Сейчас мы, совершив своеобразный оверштаг, оставим борт самолета, пока он продолжает лететь в Москву, и вернемся в Рим, в первый день пребывания делегации в Италии. Именно тогда произошло посещение нами редакции главной коммунистической газеты «Унита»: визит был заранее оговорен «протоколом», который составлялся на небесах руководством.
Принимали нас далеко не по высшему разряду, проводив в тесную проходную комнатку. Мимо шныряли с гранками сотрудники (вероятно, из типографии к ведущему номера и обратно), а мы беседовали с заместителем главного редактора. Вообще-то мы не беседовали, исполняя роль массовки, а разговаривал через переводчика наш «бильярдный шар». Вся процедура заняла не более получаса и завершилась сдержанными рукопожатиями. Душевности, застолья и обычных, как я слышал, в таких случаях сувениров не было. Да и за что, собственно?
Увиделись, отметили где-то «галочку» и ушли.

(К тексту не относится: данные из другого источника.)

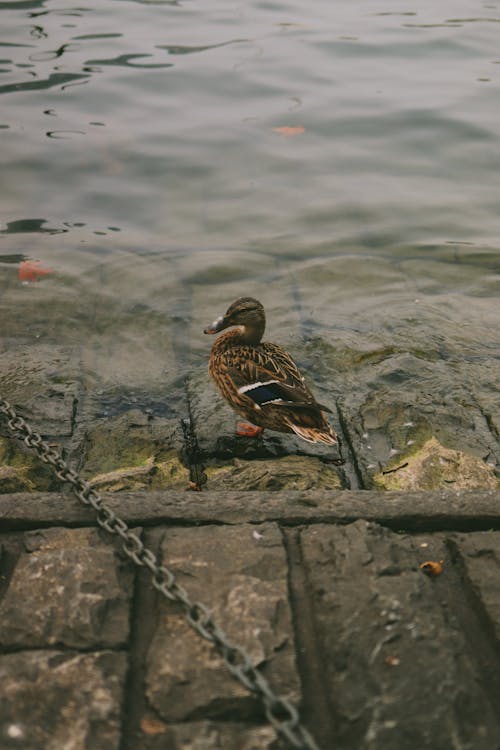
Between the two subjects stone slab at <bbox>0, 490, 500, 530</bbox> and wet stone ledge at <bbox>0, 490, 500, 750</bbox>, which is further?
stone slab at <bbox>0, 490, 500, 530</bbox>

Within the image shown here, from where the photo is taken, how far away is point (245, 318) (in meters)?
4.57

Восстановили братскую дружбу.
Я шел последним, уж так получилось. Сзади вдруг раздался голос: Валья! (Шепотом.) Я оглянулся: это был наш итальянский собеседник, почему-то широко мне улыбающийся. Ничего не понимая, я остановился. Когда коллеги удалились на безопасное для итальянца расстояние, он сказал с сильным итальянским акцентом: «Валья, мой зовут…» — и назвал свое имя. Я не сумел вспомнить и молчал недоуменно. «Валья, вы помните „Бели туфэлька“?» Господи, вспомнил: несколько лет назад дома у Алексея Яковлева Каплера и его жены Юлии Владимировны Друниной по просьбе хозяев я специально для «гостя из Италии» спел, сам себе аккомпанируя на гитаре, «Белые туфельки», стилизованный под городской романс. В доме Каплеров я был частым и желанным гостем, нежно и с уважением относясь к хозяевам, как и они ко мне, при этом никогда не отказывался от гитарного пения. Так вот именно там мы познакомились с нашим собеседником из «Униты». Он шепнул мне, что вечером, если я не возражаю, он заедет ко мне в гостиницу, и чтобы я ждал его в вестибюле.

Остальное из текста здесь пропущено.